ExponentialUpdateLossScaleManager Constructor

Description

Constructor of the ExponentialUpdateLossScaleManager class, which is used to define the dynamic LossScale parameter during training and dynamically obtains and updates the value of LossScale by defining the loss_scale variable when the overflow/underflow mode of floating-point computation is saturation mode.
  • Atlas Training Series Product: The default overflow/underflow mode of floating-point computation is saturation mode, and only the saturation mode is supported. This means when an overflow/underflow occurs during computation, the computation result is saturated to a floating-point extreme value (±MAX).

Prototype

def __init__(self,
init_loss_scale,
incr_every_n_steps,
decr_every_n_nan_or_inf=2,
incr_ratio=2,
decr_ratio=0.8)

Options

Option

Input/Output

Description

init_loss_scale

Input

Initial loss scale value. A float.

incr_every_n_steps

Input

If no overflow occurs for N iterations, increase the value of loss scale.

decr_every_n_nan_or_inf

Input

If an overflow occurs for N iterations, decrease the value of loss scale.

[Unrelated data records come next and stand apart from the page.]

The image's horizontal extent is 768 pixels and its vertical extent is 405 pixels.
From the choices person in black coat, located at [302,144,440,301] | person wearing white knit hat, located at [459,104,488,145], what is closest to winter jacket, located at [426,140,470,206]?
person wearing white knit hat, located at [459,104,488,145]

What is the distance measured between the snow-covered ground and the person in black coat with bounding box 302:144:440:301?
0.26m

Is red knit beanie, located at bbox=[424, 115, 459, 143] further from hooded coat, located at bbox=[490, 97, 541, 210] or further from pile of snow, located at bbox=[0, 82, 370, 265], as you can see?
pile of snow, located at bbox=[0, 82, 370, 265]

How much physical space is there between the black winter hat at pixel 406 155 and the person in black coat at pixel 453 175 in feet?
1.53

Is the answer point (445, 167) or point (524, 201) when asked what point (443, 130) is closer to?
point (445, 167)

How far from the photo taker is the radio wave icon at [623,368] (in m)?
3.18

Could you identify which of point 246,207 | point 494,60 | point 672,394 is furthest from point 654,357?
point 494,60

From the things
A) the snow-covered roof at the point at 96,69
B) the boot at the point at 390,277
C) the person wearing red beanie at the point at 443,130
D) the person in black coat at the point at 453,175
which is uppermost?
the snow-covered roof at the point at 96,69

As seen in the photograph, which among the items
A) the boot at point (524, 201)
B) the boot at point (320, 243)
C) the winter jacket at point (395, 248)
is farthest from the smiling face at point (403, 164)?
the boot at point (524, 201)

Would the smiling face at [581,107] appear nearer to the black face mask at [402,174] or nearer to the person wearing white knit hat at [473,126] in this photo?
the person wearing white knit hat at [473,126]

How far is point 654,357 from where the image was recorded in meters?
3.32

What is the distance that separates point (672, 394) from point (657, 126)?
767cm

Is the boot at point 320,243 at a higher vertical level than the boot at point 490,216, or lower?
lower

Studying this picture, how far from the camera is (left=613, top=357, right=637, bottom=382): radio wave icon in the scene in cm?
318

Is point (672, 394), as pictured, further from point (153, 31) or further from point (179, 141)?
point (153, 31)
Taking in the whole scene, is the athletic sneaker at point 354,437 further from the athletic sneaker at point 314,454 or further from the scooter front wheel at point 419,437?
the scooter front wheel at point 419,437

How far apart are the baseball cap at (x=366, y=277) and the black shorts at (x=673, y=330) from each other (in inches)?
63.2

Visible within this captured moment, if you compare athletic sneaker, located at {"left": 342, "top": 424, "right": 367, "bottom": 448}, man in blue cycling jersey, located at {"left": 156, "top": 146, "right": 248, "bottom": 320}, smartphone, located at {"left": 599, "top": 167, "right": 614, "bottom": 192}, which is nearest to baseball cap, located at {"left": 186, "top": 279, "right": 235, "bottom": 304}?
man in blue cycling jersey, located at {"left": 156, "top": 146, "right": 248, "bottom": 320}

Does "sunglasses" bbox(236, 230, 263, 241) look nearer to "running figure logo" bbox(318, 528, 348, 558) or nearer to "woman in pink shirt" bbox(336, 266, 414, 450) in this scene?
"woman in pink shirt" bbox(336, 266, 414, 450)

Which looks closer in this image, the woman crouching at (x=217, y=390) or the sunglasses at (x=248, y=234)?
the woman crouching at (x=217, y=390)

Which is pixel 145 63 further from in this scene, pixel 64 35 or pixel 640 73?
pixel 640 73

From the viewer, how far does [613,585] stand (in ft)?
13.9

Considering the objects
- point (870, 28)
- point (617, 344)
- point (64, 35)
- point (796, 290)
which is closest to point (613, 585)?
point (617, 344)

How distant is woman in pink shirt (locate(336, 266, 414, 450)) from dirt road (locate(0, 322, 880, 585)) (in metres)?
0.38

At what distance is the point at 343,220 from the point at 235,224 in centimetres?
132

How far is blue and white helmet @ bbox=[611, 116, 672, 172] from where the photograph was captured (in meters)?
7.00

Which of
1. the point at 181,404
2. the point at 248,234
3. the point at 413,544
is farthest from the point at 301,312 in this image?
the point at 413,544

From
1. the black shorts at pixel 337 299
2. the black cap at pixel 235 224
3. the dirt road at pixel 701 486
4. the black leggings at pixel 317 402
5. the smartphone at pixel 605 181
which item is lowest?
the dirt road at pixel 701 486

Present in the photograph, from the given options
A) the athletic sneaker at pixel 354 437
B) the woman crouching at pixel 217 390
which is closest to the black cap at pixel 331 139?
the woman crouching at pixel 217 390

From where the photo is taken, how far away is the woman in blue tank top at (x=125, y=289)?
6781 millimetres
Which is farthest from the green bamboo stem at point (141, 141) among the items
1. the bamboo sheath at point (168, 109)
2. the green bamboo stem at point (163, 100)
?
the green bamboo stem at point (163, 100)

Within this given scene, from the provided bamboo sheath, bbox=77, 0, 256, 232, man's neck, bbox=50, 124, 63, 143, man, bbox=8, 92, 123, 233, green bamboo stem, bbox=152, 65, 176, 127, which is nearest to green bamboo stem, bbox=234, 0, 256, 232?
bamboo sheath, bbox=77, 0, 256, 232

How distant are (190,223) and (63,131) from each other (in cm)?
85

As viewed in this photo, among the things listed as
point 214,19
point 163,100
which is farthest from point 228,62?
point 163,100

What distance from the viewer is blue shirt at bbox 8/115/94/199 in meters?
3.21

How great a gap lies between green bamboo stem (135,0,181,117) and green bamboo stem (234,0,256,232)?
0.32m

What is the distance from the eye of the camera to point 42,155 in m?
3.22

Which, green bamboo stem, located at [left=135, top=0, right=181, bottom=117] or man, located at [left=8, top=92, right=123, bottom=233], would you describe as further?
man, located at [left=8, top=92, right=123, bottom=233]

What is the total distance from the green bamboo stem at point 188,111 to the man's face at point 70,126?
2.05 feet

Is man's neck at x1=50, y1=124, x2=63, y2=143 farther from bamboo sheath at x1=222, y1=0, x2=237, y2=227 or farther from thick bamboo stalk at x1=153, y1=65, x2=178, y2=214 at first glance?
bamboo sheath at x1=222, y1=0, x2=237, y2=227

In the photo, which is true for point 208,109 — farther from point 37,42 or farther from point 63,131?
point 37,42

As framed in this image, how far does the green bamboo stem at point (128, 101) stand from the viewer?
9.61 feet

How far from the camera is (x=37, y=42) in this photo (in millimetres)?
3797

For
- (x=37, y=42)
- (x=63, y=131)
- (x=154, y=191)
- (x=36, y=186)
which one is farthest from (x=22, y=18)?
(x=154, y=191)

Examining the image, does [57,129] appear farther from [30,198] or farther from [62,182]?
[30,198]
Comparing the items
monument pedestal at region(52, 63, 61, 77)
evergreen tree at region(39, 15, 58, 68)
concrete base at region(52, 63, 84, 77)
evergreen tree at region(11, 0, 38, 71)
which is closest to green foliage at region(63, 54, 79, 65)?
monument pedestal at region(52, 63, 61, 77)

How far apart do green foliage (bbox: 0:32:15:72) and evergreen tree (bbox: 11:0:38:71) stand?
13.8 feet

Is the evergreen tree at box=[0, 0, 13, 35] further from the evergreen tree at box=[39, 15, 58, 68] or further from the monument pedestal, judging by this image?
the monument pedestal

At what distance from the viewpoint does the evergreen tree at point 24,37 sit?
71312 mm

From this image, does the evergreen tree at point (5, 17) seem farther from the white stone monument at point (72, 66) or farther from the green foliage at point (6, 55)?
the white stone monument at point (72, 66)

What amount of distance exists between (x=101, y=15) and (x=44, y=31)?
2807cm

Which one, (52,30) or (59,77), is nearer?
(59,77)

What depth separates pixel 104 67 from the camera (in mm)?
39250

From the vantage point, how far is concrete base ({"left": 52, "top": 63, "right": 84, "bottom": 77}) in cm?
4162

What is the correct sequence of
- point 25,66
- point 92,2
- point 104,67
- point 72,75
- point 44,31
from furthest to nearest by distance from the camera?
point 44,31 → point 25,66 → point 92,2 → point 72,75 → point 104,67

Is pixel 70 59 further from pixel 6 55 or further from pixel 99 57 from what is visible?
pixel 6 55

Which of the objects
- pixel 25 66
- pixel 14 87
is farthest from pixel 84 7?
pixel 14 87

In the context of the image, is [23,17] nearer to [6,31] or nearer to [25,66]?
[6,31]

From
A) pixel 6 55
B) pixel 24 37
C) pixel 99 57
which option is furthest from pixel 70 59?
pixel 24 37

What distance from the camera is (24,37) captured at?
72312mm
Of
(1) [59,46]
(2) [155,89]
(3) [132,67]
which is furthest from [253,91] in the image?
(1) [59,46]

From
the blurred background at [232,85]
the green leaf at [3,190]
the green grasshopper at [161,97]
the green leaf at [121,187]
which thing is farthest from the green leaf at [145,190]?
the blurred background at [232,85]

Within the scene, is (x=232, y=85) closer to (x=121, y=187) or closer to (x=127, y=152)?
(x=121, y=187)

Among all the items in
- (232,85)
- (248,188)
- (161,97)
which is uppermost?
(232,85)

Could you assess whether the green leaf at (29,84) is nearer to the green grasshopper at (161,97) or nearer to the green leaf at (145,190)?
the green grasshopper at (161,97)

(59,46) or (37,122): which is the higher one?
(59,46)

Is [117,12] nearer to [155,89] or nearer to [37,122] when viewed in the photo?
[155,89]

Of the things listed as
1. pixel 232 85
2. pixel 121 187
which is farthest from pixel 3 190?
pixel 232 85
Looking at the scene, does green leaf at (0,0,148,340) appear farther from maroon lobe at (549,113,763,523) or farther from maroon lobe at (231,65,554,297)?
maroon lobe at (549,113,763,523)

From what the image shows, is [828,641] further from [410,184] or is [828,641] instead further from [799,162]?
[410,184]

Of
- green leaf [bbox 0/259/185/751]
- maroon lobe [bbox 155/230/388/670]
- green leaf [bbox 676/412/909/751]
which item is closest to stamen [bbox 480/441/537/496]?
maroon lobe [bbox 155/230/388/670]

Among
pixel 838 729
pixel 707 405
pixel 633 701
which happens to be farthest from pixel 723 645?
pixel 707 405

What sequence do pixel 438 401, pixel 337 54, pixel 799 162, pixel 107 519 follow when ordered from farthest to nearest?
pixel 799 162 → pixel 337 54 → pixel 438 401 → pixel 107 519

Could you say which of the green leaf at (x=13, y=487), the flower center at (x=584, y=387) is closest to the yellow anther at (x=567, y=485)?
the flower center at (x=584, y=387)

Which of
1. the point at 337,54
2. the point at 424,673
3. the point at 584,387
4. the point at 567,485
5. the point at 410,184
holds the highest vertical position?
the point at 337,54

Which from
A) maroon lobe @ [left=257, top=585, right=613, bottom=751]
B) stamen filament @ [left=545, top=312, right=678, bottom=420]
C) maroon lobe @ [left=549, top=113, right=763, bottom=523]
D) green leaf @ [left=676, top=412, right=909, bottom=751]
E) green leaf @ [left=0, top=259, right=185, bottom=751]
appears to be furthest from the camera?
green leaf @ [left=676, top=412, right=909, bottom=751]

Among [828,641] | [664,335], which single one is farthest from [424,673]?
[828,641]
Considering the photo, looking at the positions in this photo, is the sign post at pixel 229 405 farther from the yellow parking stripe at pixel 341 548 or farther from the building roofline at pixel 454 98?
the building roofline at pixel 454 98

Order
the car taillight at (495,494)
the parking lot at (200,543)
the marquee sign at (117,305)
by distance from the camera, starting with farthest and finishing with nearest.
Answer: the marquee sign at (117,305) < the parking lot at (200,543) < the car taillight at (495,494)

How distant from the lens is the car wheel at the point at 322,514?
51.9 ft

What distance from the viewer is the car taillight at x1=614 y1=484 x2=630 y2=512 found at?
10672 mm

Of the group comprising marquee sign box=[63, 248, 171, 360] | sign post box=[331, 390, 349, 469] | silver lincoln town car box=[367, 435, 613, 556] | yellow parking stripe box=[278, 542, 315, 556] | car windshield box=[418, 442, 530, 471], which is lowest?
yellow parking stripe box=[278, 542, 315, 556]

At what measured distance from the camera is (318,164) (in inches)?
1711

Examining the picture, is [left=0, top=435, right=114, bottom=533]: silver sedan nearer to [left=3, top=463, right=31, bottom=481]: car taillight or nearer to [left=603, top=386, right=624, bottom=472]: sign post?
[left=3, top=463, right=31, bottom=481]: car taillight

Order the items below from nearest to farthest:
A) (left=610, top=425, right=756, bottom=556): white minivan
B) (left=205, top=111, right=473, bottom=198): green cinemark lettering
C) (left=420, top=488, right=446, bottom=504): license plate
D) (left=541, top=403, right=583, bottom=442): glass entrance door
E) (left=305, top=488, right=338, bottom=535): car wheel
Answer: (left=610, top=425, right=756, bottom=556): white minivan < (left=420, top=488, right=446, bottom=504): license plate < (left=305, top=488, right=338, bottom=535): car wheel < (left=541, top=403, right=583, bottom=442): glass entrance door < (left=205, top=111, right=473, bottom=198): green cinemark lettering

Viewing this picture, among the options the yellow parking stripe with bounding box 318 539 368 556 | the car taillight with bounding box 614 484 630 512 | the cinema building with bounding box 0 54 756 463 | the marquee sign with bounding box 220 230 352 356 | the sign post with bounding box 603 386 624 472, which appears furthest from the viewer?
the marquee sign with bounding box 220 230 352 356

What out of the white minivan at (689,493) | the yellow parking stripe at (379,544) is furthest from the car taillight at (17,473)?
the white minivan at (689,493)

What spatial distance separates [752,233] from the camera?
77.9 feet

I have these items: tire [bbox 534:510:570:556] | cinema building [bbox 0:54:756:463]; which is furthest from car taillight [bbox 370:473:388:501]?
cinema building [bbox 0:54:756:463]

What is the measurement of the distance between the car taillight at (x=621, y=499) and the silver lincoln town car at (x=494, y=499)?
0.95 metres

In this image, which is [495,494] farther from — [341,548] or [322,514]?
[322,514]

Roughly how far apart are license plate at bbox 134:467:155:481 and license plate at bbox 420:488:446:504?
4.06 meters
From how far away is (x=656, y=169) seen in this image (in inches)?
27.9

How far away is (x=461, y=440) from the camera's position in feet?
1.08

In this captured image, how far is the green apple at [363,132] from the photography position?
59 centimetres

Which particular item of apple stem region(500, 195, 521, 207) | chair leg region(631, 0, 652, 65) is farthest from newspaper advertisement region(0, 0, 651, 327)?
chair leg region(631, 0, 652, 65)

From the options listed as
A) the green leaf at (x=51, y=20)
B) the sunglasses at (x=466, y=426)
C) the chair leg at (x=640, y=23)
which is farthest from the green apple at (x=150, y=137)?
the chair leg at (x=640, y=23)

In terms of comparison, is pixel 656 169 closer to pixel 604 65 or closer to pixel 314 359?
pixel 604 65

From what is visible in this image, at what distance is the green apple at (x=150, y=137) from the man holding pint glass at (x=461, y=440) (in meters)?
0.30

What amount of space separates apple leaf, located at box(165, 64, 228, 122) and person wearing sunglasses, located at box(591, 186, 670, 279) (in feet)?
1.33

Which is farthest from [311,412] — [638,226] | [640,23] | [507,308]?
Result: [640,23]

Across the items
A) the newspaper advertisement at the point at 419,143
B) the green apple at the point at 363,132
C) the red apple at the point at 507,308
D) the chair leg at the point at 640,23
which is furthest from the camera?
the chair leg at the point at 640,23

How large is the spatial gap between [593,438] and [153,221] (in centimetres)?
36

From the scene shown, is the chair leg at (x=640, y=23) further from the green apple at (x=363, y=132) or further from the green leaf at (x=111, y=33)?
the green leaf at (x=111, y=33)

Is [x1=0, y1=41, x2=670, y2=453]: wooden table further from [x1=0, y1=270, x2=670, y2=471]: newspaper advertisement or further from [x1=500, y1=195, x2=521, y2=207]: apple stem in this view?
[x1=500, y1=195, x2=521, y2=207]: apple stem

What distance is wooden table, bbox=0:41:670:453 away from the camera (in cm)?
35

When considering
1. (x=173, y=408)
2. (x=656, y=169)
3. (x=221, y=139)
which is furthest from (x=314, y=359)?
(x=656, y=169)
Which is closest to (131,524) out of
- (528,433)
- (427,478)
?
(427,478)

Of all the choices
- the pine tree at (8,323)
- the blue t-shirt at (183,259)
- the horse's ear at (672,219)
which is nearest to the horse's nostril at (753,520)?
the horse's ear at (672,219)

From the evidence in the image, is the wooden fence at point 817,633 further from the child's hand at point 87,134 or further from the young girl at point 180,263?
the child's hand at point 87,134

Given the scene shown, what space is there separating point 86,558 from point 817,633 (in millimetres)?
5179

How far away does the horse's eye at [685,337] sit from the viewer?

Default value: 2

incr_ratio

Input

Percentage increase of loss scale. Default value: 2

decr_ratio

Input

Percentage decrease of loss scale. Default value: 0.8

Returns

An object of the ExponentialUpdateLossScaleManager class

Restrictions

The objects of the ExponentialUpdateLossScaleManager class cannot be constructed within the scope of tf.control_dependencies(). Otherwise, the graph structure execution sequence may be different from the expected sequence.